BRIEF 1:
Copy out the stretch of the ParallelWaveGAN training guide from "### Model Training" through "complete help message.".
BRIEF 2:
Extend the ParallelWaveGAN training guide, beginning right after its final sentence.

READING TEXT:
* * * * * * * * *

Run the command below to
1. **source path**.
2. preprocess the dataset.
3. train the model.
4. synthesize wavs.
- synthesize waveform from `metadata.jsonl`.
```bash
./run.sh
```
You can choose a range of stages you want to run, or set `stage` equal to `stop-stage` to use only one stage, for example, running the following command will only preprocess the dataset.
```bash
./run.sh --stage 0 --stop-stage 0
```
### Data Preprocessing
```bash
./local/preprocess.sh ${conf_path}
```
When it is done. A `dump` folder is created in the current directory. The structure of the dump folder is listed below.
```text
dump
├── dev
│ ├── norm
│ └── raw
├── test
│ ├── norm
│ └── raw
└── train
├── norm
├── raw
└── feats_stats.npy
```
The dataset is split into 3 parts, namely `train`, `dev`, and `test`, each of which contains a `norm` and `raw` subfolder. The `raw` folder contains the log magnitude of the mel spectrogram of each utterance, while the norm folder contains the normalized spectrogram. The statistics used to normalize the spectrogram are computed from the training set, which is located in `dump/train/feats_stats.npy`.
Also, there is a `metadata.jsonl` in each subfolder. It is a table-like file that contains id and paths to the spectrogram of each utterance.
### Model Training
```bash
CUDA_VISIBLE_DEVICES=${gpus} ./local/train.sh ${conf_path} ${train_output_path}
```
`./local/train.sh` calls `${BIN_DIR}/train.py`.
Here's the complete help message.
```text
usage: train.py [-h] [--config CONFIG] [--train-metadata TRAIN_METADATA]
[--dev-metadata DEV_METADATA] [--output-dir OUTPUT_DIR]
[--ngpu NGPU] [--batch-size BATCH_SIZE] [--max-iter MAX_ITER]
[--run-benchmark RUN_BENCHMARK]
[--profiler_options PROFILER_OPTIONS]
Train a ParallelWaveGAN model.
optional arguments:
-h, --help show this help message and exit
--config CONFIG ParallelWaveGAN config file.
--train-metadata TRAIN_METADATA
training data.
--dev-metadata DEV_METADATA
dev data.
--output-dir OUTPUT_DIR
output dir.
--ngpu NGPU if ngpu == 0, use cpu.
benchmark:
arguments related to benchmark.
--batch-size BATCH_SIZE
batch size.
--max-iter MAX_ITER train max steps.
--run-benchmark RUN_BENCHMARK
runing benchmark or not, if True, use the --batch-size
and --max-iter.
--profiler_options PROFILER_OPTIONS
The option of profiler, which should be in format
"key1=value1;key2=value2;key3=value3".
```
1. `--config` is a config file in yaml format to overwrite the default config, which can be found at `conf/default.yaml`.
2. `--train-metadata` and `--dev-metadata` should be the metadata file in the normalized subfolder of `train` and `dev` in the `dump` folder.
3. `--output-dir` is the directory to save the results of the experiment. Checkpoints are saved in `checkpoints/` inside this directory.
4. `--ngpu` is the number of gpus to use, if ngpu == 0, use cpu.

* * * * * * * * *

EXCERPTED RECORDS:
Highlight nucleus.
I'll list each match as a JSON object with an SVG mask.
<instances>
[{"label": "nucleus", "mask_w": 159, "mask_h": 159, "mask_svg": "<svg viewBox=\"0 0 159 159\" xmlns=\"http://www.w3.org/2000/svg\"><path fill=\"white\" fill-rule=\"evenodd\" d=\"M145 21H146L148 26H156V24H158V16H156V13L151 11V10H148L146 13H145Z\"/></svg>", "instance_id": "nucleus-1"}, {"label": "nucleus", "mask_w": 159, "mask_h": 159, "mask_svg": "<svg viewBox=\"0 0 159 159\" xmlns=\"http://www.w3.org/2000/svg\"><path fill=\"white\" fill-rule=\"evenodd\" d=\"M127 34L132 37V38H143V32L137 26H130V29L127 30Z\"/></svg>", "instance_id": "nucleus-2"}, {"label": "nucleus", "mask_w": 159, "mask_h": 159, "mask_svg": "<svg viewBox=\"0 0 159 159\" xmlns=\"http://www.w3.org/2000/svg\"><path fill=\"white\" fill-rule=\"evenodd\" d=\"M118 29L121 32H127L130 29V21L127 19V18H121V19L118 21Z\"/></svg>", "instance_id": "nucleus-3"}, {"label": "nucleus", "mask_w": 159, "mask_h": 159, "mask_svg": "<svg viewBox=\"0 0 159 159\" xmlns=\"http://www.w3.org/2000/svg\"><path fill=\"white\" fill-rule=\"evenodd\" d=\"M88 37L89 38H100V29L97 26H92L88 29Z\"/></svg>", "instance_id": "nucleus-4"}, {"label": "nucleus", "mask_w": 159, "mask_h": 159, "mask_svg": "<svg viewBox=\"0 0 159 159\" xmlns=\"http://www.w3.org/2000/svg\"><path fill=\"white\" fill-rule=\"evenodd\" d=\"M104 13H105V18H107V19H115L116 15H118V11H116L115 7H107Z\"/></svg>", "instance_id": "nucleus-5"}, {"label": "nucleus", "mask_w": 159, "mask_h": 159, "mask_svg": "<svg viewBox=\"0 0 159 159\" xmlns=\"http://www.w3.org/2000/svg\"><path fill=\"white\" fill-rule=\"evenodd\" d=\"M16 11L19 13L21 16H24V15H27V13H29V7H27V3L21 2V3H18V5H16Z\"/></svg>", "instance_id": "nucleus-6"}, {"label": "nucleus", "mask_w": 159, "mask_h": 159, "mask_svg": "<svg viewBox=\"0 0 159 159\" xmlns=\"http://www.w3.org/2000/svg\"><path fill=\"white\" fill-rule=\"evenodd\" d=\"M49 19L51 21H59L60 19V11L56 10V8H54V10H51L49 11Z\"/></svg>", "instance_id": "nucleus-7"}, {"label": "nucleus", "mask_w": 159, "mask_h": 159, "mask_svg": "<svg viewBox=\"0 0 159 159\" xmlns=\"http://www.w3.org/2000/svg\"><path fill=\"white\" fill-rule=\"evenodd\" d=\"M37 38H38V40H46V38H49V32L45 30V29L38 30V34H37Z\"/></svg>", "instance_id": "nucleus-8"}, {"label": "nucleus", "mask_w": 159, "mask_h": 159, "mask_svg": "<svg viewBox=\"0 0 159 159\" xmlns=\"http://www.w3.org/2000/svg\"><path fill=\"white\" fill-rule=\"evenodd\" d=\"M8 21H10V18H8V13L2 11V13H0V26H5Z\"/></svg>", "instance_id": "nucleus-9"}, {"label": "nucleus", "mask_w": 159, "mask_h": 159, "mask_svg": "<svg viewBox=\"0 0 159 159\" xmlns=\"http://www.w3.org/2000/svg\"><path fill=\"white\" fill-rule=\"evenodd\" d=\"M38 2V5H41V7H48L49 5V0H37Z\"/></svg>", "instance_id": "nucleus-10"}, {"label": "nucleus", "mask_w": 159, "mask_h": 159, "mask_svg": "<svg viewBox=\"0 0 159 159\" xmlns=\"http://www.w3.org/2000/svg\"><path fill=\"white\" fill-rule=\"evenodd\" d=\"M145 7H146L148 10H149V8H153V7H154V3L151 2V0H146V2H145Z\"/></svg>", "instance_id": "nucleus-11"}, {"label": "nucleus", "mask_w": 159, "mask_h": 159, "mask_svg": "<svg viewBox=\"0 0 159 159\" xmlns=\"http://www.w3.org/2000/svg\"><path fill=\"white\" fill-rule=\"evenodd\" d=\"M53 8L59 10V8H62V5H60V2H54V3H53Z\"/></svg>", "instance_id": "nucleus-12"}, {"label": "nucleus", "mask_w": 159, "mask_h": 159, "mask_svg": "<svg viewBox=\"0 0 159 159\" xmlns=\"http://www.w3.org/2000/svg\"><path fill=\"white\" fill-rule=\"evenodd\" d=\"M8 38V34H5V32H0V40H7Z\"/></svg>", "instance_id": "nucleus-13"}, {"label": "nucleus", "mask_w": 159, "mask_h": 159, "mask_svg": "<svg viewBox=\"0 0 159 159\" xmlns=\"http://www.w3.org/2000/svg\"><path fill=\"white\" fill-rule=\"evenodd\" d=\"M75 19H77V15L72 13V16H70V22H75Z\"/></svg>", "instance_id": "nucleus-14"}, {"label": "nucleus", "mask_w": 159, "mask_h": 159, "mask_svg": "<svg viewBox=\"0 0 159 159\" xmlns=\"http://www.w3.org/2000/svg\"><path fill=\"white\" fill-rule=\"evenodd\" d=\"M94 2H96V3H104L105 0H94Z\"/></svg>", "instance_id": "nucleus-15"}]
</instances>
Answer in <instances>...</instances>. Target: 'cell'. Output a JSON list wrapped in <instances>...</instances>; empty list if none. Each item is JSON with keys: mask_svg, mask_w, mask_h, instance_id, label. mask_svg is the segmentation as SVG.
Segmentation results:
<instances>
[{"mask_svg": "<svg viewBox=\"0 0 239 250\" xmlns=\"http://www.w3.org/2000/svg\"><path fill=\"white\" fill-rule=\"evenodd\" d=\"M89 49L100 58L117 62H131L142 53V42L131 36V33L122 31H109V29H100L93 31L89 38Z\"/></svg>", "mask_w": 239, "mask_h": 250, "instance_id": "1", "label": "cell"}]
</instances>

* * * * * * * * *

ANSWER 1:
### Model Training
```bash
CUDA_VISIBLE_DEVICES=${gpus} ./local/train.sh ${conf_path} ${train_output_path}
```
`./local/train.sh` calls `${BIN_DIR}/train.py`.
Here's the complete help message.

ANSWER 2:
### Synthesizing
`./local/synthesize.sh` calls `${BIN_DIR}/../synthesize.py`, which can synthesize waveform from `metadata.jsonl`.
```bash
CUDA_VISIBLE_DEVICES=${gpus} ./local/synthesize.sh ${conf_path} ${train_output_path} ${ckpt_name}
```
```text
usage: synthesize.py [-h] [--generator-type GENERATOR_TYPE] [--config CONFIG]
[--checkpoint CHECKPOINT] [--test-metadata TEST_METADATA]
[--output-dir OUTPUT_DIR] [--ngpu NGPU]
Synthesize with GANVocoder.
optional arguments:
-h, --help show this help message and exit
--generator-type GENERATOR_TYPE
type of GANVocoder, should in {pwgan, mb_melgan,
style_melgan, } now
--config CONFIG GANVocoder config file.
--checkpoint CHECKPOINT
snapshot to load.
--test-metadata TEST_METADATA
dev data.
--output-dir OUTPUT_DIR
output dir.
--ngpu NGPU if ngpu == 0, use cpu.
```
1. `--config` parallel wavegan config file. You should use the same config with which the model is trained.
2. `--checkpoint` is the checkpoint to load. Pick one of the checkpoints from `checkpoints` inside the training output directory.
3. `--test-metadata` is the metadata of the test dataset. Use the `metadata.jsonl` in the `dev/norm` subfolder from the processed directory.
4. `--output-dir` is the directory to save the synthesized audio files.
5. `--ngpu` is the number of gpus to use, if ngpu == 0, use cpu.
## Pretrained Models
The pretrained model can be downloaded here:
- [pwgan_opencpop_ckpt_1.4.0](https://paddlespeech.bj.bcebos.com/t2s/svs/opencpop/pwgan_opencpop_ckpt_1.4.0.zip)
Parallel WaveGAN checkpoint contains files listed below.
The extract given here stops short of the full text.